Christmas has always been my absolute favorite time of year. The lights, the music, the chaos in stores, the smell of cinnamon pinecones the second you walk into Walmart — I swear the holidays flip a little switch inside me. I’m the girl who starts humming Christmas music in October and has zero shame about it.
But loving Christmas hits different when the person who is your home… isn’t home.
Every year, as soon as the decorations show up in stores, the world starts buzzing with that “warm fuzzy family season.” And there I am, DeAnna — the prison wife — trying to hold it together while everyone else is taking holiday photos in matching pajamas. Meanwhile, I’m over here making sure my husband has money on the books so he can buy ramen and instant coffee, praying the CO doesn’t shut the phone off before he calls, and hanging onto a fifteen-minute conversation like it’s a lifeline. Because honestly… it is.
Nobody warns you how the holidays hit when your person is locked up.
Nobody tells you how heavy the air feels when the house goes quiet.
Nobody prepares you for the ache that settles in your chest when you see couples out shopping for trees while you’re sitting there thinking, God, I hope he gets to shower today.
That’s the thing about being a prison wife during the holidays — it’s joy and grief elbowing each other for space. It’s wanting to decorate but also wanting to crawl under a blanket and cry. It’s being proud of your strength but exhausted from having to be strong all the damn time.
But let me say this loud and clear for every woman walking this road with me:
You are not alone.
You are not invisible.
You are not weak or foolish or “waiting for nothing.”
You are a warrior in lipstick and Christmas pajamas, fighting battles most people couldn’t survive for a week.
We are the women who love deep, pray hard, and keep showing up even when our hearts feel like they’re being stretched across barbed wire. We carry hope like it’s oxygen. We answer every call, write every letter, hold every tear inside until it’s safe to let it out.
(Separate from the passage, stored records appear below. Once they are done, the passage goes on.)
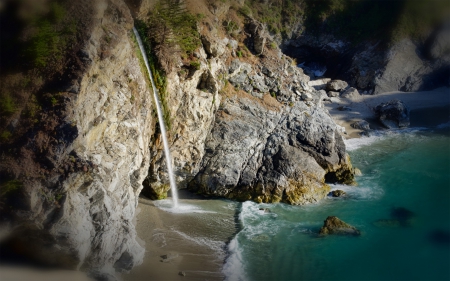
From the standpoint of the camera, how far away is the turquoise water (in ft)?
41.9

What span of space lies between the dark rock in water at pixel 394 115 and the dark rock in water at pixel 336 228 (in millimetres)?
19241

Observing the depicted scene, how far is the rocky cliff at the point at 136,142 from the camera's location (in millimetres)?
10188

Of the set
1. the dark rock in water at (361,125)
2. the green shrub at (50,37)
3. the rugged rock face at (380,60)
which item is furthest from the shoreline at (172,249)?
the rugged rock face at (380,60)

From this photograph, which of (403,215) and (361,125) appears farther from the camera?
(361,125)

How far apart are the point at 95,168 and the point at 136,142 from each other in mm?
3218

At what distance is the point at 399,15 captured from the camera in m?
45.9

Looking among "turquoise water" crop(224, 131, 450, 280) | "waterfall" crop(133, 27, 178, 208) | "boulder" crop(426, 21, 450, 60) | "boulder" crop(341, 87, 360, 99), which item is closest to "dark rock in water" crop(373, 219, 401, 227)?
"turquoise water" crop(224, 131, 450, 280)

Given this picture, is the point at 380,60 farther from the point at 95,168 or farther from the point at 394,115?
the point at 95,168

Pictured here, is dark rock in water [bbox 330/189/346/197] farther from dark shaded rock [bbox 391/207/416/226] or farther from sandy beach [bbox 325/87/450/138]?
sandy beach [bbox 325/87/450/138]

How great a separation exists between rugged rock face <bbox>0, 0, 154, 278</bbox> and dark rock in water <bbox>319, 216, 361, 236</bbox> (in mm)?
7501

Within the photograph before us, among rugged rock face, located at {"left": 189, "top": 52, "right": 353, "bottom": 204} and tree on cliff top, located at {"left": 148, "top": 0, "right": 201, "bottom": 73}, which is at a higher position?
tree on cliff top, located at {"left": 148, "top": 0, "right": 201, "bottom": 73}

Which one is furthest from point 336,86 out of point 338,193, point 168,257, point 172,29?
point 168,257

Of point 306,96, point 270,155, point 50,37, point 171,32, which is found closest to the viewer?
point 50,37

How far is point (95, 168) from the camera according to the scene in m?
11.2
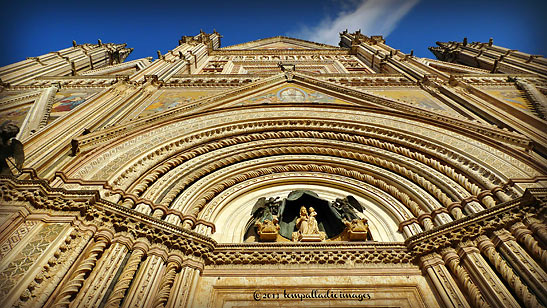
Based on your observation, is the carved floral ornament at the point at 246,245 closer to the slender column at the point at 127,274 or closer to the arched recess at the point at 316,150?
the slender column at the point at 127,274

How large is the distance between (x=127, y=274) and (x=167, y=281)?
49cm

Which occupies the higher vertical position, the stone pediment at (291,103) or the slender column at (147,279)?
the stone pediment at (291,103)

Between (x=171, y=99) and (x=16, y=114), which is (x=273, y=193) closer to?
(x=171, y=99)

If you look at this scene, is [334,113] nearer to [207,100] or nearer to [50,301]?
[207,100]

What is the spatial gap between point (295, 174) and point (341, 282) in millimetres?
3592

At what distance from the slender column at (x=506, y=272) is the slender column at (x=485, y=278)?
0.08m

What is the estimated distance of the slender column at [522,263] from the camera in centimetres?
354

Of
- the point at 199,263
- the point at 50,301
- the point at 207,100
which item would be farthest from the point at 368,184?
the point at 50,301

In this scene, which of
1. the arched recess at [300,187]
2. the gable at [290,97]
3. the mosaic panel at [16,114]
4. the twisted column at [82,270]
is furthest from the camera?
the gable at [290,97]

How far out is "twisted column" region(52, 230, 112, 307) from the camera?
3.36 metres

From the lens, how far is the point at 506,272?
385cm

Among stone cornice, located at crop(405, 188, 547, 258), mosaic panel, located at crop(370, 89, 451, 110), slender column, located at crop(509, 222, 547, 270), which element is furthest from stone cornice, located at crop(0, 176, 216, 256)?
mosaic panel, located at crop(370, 89, 451, 110)

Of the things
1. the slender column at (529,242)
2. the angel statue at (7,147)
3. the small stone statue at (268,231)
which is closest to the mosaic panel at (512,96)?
the slender column at (529,242)

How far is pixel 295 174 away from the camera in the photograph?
7.75 metres
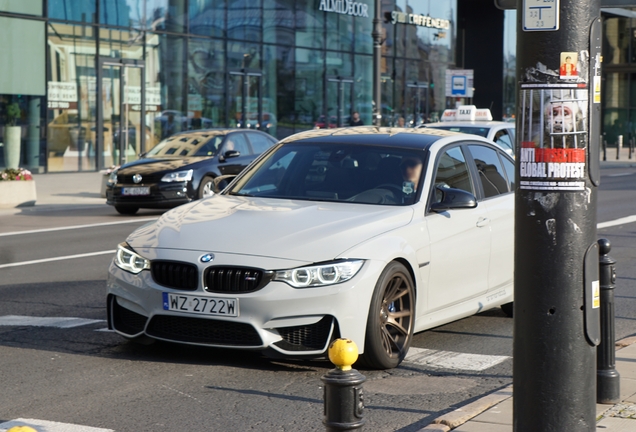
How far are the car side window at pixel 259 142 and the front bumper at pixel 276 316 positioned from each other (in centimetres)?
1400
We anchor our men in a world that keeps trying to sink them.
And trust me — that matters.
To all the prison wives reading this:
It’s okay if Christmas hurts.
It’s okay if you don’t feel merry.
It’s okay if you’re decorating the tree with one hand and wiping tears with the other.
It’s okay if the only gift you want is a hug you can’t have right now.
You don’t have to pretend you’re okay just because the world expects holiday cheer.
This season, give yourself permission to be human.
Light a candle for your man.
Hang a stocking for him.
Write him a letter full of all your hopes for next year.
Let yourself smile when he crosses your mind, even if it aches.
And remember this:
Every day that passes brings you one day closer to him coming home.
For the women who are new to this life — welcome to a sisterhood built out of grit, prayer, and unconditional love. Here, nobody questions your loyalty or your sanity. We get it. We know the strength it takes to love someone society says you shouldn’t. We know the nights you cry yourself to sleep and still wake up the next morning determined to be his peace.
For the women who’ve been walking this path for years — I see you. I’m right there with you. The world doesn’t understand how your heart can break and still beat so fiercely, but I do.
So this Christmas, let’s take care of each other.
Share the little victories — the surprise call, the sweet letter, the “I miss you” that felt like a hug.
Celebrate the moments that give us just enough strength to make it through another day.
And when the hard days hit — the ones that punch you in the chest and steal your breath — reach out. Lean on your sisters. Let someone remind you that you’re not carrying this weight alone.
Because we’re all walking this road together. Our men may be behind walls, but our love isn’t. Our connection isn’t.
Love stretches farther than bars, gates, chains, and miles.
Love doesn’t have a release date.
Love finds a way — every damn time.
This year, I’m holding on to hope like it’s the star at the top of my tree. Hope in my husband. Hope in our future. Hope in the day he walks out of that gate and I get my Christmas back — the real one, the one with him in it.
Until then, I’m choosing to stay soft, stay strong, and keep loving him loudly.
To all my sisters:
You are powerful.
You are loved.
You are doing something most people could never handle — and you’re doing it with grace and grit.
I’m sending hugs, prayers, and holiday strength to each of you. And from one prison wife to another:
We’ve got this. And love will bring them home.